John zerwał się z miejsca i wyciągnął lunetę.
-Hiszpański liniowiec. Silnie uzbrojony- powiedział.
Rosa chwyciła za lunetę Johna.
-Znajdź sobie własną- chrząknął.
-Ty już jedną masz. Po co ci dwie?- zapytała podtekstem.
Mężczyzna tylko pokręcił lekko głową.
-Wyglądem tylko przypomina liniowiec, ale to coś pomiędzy nim, a man-o-warem. To silny i szybki okręt- zauważyła Rosa.
-Płynie w kierunku ,,Hangman's Bay", kapitanie- dodał bosman.
John przemyślał cały plan działania.
-Nie warto ryzykować i przybijać teraz do brzegu... Plan jest taki, zawijamy do Baracoa, a pod osłoną nocy zakradniemy się małą łodzią do brzegu zatoczki i zajmiemy się Hiszpanami. Potem, kiedy zajmiemy się strażnikami, przyjdzie czas na okręt liniowy- powiedział.
-Man-o-war- poprawiła go Rosa.
-Nawet jeśli, trzeba go najlepiej...- John zaczął rozmyślać nad pasującym słowem.
-Bum?- zapytał bosman.
-Tak! Bum! Wielkie bum- odparł John.
-A jak tego dokonamy?- zapytała Rosa.
-Mamy pod pokładem sporo beczek z prochem i wielorybim tranem. Bardzo cicho je podprowadzimy i cóż... bum!- John klasnął rękoma, aż wszyscy dookoła wzdrygnęli się.
-To jest jakiś plan- zauważyła Rosa.
John pokręcił głową i poprawił kapelusz na głowie.

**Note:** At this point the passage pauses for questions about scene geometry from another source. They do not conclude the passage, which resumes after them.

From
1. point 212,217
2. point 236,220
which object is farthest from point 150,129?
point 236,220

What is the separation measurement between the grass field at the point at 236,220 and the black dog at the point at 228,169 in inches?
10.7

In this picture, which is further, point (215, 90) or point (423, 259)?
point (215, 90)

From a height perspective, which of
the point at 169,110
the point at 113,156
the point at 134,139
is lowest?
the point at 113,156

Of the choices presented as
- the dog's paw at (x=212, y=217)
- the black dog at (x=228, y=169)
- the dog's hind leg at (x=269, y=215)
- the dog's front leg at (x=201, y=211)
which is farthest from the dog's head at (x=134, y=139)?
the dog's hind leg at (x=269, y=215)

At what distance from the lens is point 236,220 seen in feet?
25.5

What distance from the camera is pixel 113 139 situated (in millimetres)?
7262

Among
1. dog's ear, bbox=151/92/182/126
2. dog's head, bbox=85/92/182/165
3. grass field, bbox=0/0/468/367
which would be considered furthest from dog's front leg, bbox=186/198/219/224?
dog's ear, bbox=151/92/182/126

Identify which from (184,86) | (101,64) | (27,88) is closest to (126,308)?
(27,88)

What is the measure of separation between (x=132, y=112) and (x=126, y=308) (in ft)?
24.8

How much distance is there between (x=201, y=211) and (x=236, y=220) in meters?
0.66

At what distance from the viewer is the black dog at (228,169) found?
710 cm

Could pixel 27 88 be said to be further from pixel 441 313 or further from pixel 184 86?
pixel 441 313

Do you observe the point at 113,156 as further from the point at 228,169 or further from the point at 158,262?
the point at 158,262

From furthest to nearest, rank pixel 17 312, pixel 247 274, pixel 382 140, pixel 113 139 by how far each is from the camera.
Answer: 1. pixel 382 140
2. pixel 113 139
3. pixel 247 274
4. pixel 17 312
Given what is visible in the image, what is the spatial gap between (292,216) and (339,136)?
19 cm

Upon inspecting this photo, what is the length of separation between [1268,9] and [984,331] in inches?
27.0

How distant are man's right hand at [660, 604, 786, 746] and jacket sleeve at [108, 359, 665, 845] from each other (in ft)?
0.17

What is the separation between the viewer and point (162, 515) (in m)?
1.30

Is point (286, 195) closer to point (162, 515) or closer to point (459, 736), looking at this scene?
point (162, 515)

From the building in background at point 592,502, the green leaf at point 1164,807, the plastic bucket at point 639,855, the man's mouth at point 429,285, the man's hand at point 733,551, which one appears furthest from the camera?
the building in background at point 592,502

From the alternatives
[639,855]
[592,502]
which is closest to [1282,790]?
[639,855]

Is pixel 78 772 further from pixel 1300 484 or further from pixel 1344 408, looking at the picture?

-Nie jakiś tam plan, ale bardzo dobry, bo mój- rzucił szarmanckim uśmiechem.
-Czy ty się przestaniesz kiedyś tak głupio szczerzyć?- zapytała Rosa.
John powędrował wzrokiem na załogę.
-Może... ale przed nami wielka akcja. Wszyscy na stanowiska! Kurs na Baracoa!- rozkazał.
Po przybiciu do brzegu i zejściu na ląd, Rosa i John nie czuli się zbyt dobrze na hiszpańskiej ziemi.
Nawet przykrywka w postaci bycia kupcami o neutralnych zamiarach nie pomagała w tym. Coś było nie tak.
Po krótkiej chwili, w czasie spaceru uliczkami miasteczka, napotkali oni problem.
Na ścianie jednego z budynków widniały listy gończe z wizerunkami poszukiwanych piratów.
-O... jesteśmy tu...- Rosa szepnęła Johnowi do ucha.
-Nic się nie bój- pirat odparł w pełnym spokoju.
Mężczyzna wyjął z kieszni płaszcza coś, co wyglądało, jak niewielki ołówek i dopilnował, by wszyscy przechodnie przeszli.
Rosa popatrzyła się na niego z niedowierzaniem, kiedy użył ołówka, aby na listach gończych dorysować swojej podobiźnie wąsy i spiczastą bródkę, a Rosie, kilka zmarszczek i pryszczy.
-Wiesz co... Ja czasami sobie myślę, czy ty jesteś głupi, czy tylko udajesz? Jeżeli to się uda, to będzie dowód na to, że twoja głupota jest jednak konieczna...- powiedziała kobieta z zażenowaniem.
-O to się nie martw- odparł John, rysując na liście gończym Rosy jeszcze kilka zmarszczek.